**Given text:**
════════
Though most of us never give a second thought to philosophers, we live in cultures which have underlying philosophical assumptions that are rarely examined. Just as some things are hard to say in certain languages, some thoughts are hard to think in certain philosophies, including certain kinds of thoughts about ethics and morality.
Logic can be considered as a sort of language of philosophical thought. It turns out that over the past century or two, there has been a revolution in the type of logic that has been taught and accepted by most philosophers, and as a result this revolution has insinuated itself through most Western cultures. But there are a few philosophers who think this almost unnoticed shift has had profound effects that almost nobody understands. And I'd like to take the rest of this space to explain why.
You might think that logic is just logic, but if you look a little deeper you will find that philosophers have come up with basically two different kinds of logic. Historically, the first philosopher to take a disciplined academic look at logic was Aristotle, who lived from about 384 B. C. to 322 B. C. His book on logic sets out various ways to argue from premises (things you believe or know are true) to conclusions, which are things that must be true if the premises are true. One of these ways is the syllogism: "All men are mortal; Socrates is a man; therefore, Socrates is mortal." The first two phrases are the major and minor premise, respectively, and the third phrase is the conclusion, which must be true if the premises are true.
Philosopher Henry Veatch calls this classic Aristotelian kind of logic "what-logic," because it is based on an intuitive, common-sense notion of what things are. Aristotle believed that people could look at things and determine what they were essentially, at least to some degree. Most people can tell apples from oranges, for example, and Aristotle would say that's because the essential makeup of an apple is different from the essential makeup of an orange.
Aristotelian logic reigned until philosophers of the Enlightenment, such as David Hume (1711-1776) and Immanuel Kant (1724-1804) began to question things that up to then were thought to be obviously true. The details are complicated, but basically, they began to say things like, "When you see an apple, the only thing you can be sure of isn't the apple itself—it's the idea of an apple in your mind." Grossly oversimplified, Hume and Kant and their followers began to treat human thought and language as the only things we could be sure of, and tried to work outwards from thoughts to things in the outside world. They believed that we could never really know what a thing is, and there was no point in trying.
In the centuries since then, among most philosophers Aristotelian what-logic has been replaced by what Veatch calls "relating-logic." Another name for it is symbolic logic. Electrical engineers have encountered it in the form of Boolean algebra, and it is embodied in all digital computers in the form of logic gates that perform logical functions like AND and OR.
════════
**Stated task 1:**
Repeat the part of the passage on logic starting at "Aristotelian logic reigned" and ending at "point in trying.", word for word.
**Stated task 2:**
In the passage on logic, rewrite the paragraph that opens with "Philosopher Henry Veatch calls" as a shorter summary that keeps its main facts.
The listing that comes next has no connection to the passage on logic.

**Information given:**
════════
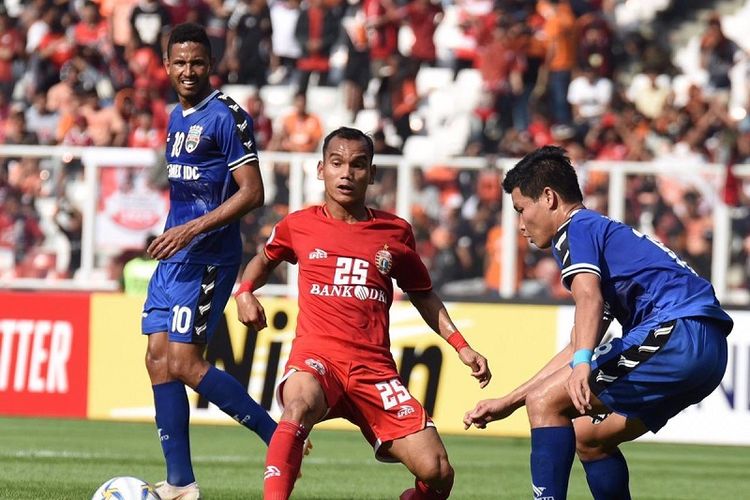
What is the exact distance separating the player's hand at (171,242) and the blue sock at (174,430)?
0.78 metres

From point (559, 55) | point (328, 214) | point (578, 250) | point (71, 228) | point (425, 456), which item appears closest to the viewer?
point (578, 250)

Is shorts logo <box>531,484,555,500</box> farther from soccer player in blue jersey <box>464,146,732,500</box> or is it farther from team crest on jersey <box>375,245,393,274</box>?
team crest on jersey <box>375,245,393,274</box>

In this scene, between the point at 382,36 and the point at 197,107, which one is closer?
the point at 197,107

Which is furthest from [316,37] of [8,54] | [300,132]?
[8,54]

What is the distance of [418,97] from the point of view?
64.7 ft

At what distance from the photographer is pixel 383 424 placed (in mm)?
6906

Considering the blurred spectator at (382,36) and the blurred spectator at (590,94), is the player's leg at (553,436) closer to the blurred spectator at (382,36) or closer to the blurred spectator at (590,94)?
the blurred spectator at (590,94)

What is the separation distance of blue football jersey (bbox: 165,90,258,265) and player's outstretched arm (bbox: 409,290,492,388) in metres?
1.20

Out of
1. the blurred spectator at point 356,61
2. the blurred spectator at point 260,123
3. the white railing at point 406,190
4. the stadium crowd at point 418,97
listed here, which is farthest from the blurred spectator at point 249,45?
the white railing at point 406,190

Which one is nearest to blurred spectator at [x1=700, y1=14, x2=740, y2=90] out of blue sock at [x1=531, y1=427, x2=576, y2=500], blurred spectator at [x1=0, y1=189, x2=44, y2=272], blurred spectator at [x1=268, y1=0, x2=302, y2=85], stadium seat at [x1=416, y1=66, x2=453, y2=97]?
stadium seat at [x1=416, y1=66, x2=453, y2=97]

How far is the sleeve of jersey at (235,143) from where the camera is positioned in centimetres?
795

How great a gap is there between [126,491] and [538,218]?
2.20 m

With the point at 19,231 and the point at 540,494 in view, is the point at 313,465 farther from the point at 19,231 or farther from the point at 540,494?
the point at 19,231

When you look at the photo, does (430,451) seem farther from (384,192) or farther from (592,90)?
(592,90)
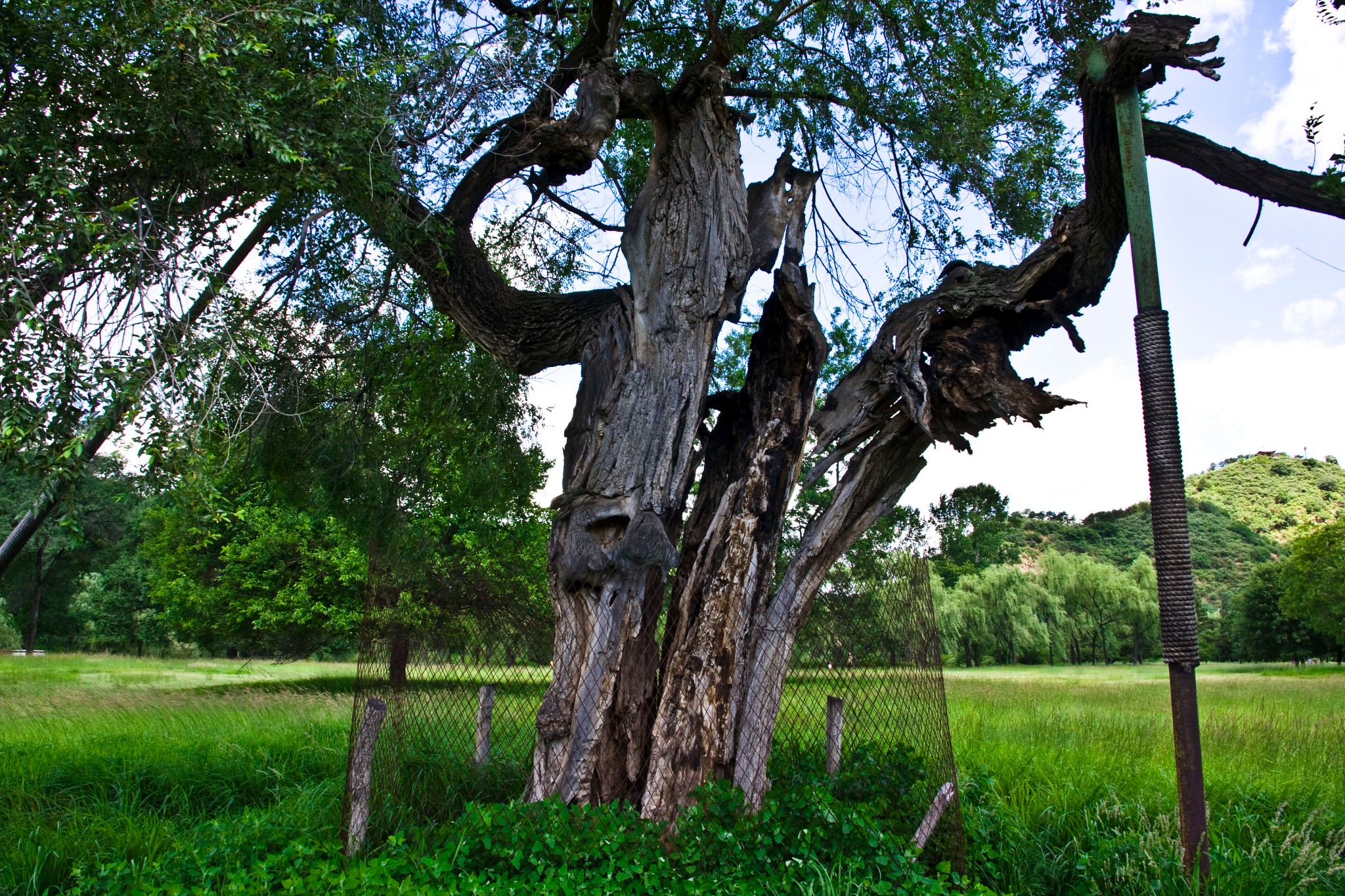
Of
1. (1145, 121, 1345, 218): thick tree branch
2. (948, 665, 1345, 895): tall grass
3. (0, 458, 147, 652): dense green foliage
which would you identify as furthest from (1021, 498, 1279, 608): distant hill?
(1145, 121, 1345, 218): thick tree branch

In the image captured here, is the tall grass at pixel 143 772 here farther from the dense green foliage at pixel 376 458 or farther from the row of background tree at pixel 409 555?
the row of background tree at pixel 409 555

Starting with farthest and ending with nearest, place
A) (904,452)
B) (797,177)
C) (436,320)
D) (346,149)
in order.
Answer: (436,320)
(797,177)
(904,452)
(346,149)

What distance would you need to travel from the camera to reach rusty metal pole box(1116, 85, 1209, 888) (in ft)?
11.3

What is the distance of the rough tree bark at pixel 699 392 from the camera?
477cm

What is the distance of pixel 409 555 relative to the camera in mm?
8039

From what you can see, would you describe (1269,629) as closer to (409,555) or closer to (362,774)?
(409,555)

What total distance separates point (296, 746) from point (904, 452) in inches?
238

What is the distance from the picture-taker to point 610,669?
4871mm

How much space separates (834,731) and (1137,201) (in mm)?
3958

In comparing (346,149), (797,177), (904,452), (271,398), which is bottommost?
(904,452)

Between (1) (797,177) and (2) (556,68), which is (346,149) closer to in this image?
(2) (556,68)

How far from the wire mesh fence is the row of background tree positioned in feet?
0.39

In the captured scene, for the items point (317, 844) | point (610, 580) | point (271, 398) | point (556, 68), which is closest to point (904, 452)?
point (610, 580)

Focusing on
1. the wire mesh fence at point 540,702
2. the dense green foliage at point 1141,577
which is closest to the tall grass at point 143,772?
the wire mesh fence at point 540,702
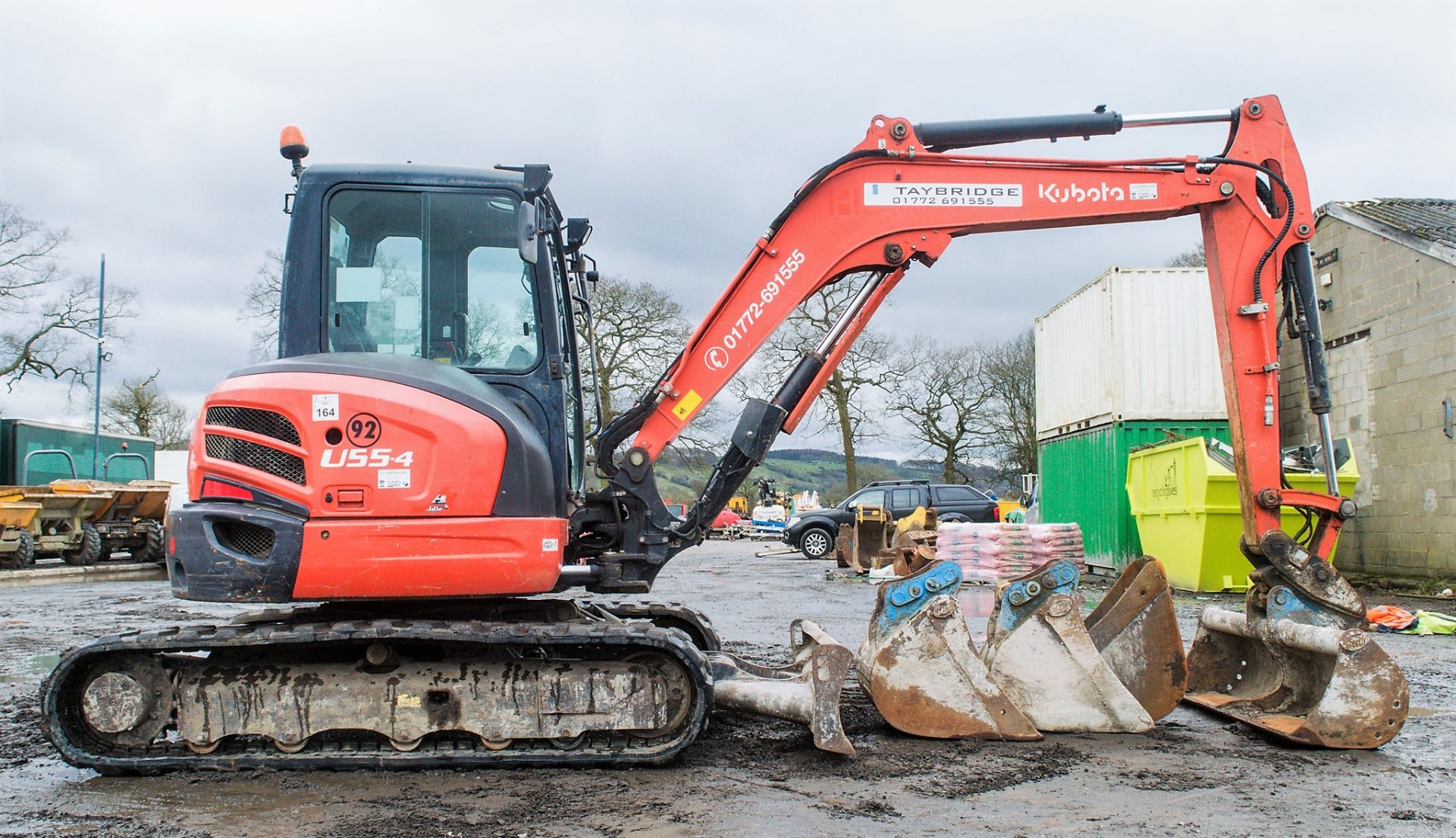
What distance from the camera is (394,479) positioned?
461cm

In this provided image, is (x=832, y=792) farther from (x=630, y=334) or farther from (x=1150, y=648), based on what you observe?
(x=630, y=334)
════════
**Task response 1:**
Aristotelian logic reigned until philosophers of the Enlightenment, such as David Hume (1711-1776) and Immanuel Kant (1724-1804) began to question things that up to then were thought to be obviously true. The details are complicated, but basically, they began to say things like, "When you see an apple, the only thing you can be sure of isn't the apple itself—it's the idea of an apple in your mind." Grossly oversimplified, Hume and Kant and their followers began to treat human thought and language as the only things we could be sure of, and tried to work outwards from thoughts to things in the outside world. They believed that we could never really know what a thing is, and there was no point in trying.

**Task response 2:**
Henry Veatch calls Aristotle's classic logic "what-logic" because it rests on a common-sense idea of what things are. Aristotle held that people can tell, at least partly, what things essentially are. For example, people can tell apples from oranges because the two differ in their essential makeup.